Reproduce the following material word for word, from the first line to the last.
--- Start ---
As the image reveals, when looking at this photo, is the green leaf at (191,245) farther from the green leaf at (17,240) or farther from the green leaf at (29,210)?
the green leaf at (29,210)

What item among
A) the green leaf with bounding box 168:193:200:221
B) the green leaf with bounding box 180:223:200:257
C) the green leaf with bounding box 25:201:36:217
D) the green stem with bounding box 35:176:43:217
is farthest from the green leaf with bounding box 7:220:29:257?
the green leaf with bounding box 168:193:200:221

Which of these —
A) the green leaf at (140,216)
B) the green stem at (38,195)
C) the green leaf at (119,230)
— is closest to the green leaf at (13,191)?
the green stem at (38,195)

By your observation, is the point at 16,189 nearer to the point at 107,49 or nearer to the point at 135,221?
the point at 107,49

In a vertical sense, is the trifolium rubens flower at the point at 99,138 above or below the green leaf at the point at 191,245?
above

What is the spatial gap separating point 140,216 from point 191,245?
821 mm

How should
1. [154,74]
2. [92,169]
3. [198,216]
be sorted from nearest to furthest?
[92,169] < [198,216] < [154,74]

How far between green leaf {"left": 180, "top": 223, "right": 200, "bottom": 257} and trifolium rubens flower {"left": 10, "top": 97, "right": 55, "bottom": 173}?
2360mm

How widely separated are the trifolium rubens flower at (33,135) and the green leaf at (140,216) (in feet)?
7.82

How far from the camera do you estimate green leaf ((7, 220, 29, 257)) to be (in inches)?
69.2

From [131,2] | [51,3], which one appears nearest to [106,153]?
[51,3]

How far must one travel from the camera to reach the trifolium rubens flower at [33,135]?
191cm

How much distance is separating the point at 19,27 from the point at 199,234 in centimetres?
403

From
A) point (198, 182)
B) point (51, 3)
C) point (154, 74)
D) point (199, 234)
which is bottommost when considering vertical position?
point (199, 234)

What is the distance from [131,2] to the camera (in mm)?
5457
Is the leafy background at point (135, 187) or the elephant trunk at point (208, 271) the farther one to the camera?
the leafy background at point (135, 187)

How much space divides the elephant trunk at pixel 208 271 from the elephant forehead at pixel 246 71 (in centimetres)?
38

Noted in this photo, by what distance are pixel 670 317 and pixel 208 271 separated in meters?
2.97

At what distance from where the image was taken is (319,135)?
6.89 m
--- End ---
RESULT FOR THIS TASK.
As the image reveals, when looking at this photo, is the green leaf at (191,245) farther from the green leaf at (17,240) or farther from the green leaf at (29,210)?
the green leaf at (29,210)

What item among
A) the green leaf with bounding box 168:193:200:221
B) the green leaf with bounding box 180:223:200:257
C) the green leaf with bounding box 25:201:36:217
D) the green stem with bounding box 35:176:43:217
is farthest from the green leaf with bounding box 7:220:29:257?
the green leaf with bounding box 168:193:200:221

Which of these —
A) the green leaf at (140,216)
B) the green stem at (38,195)
C) the green leaf at (119,230)
— is closest to the green leaf at (13,191)?
the green stem at (38,195)

By your observation, is the point at 16,189 nearer to the point at 107,49 or nearer to the point at 135,221?
the point at 107,49

In a vertical sense, is the trifolium rubens flower at the point at 99,138 above or below the green leaf at the point at 191,245?
above

What is the spatial gap separating point 140,216 from point 191,245?
821 mm

How should
1. [154,74]
2. [92,169]
3. [198,216]
be sorted from nearest to furthest?
[92,169] < [198,216] < [154,74]

How far between green leaf {"left": 180, "top": 223, "right": 200, "bottom": 257} and trifolium rubens flower {"left": 10, "top": 97, "right": 55, "bottom": 173}?
2360mm

How widely separated are the trifolium rubens flower at (33,135) and the green leaf at (140,216) (in feet)?
7.82

How far from the camera do you estimate green leaf ((7, 220, 29, 257)) to be (in inches)?
69.2

From [131,2] | [51,3], which one appears nearest to [106,153]?
[51,3]

How far must one travel from the camera to reach the trifolium rubens flower at [33,135]?
191cm

How much distance is separating the point at 19,27 from the point at 199,234 in centimetres?
403

From
A) point (198, 182)
B) point (51, 3)
C) point (154, 74)
D) point (199, 234)
which is bottommost when considering vertical position?
point (199, 234)

What is the distance from [131,2] to the camera (in mm)?
5457
Is the leafy background at point (135, 187) or the elephant trunk at point (208, 271) the farther one to the camera?
the leafy background at point (135, 187)

How much space divides the elephant trunk at pixel 208 271 from the elephant forehead at pixel 246 71 (in centimetres)?
38

Noted in this photo, by what distance are pixel 670 317 and pixel 208 271 separated in meters?
2.97

At what distance from where the image was taken is (319,135)?
6.89 m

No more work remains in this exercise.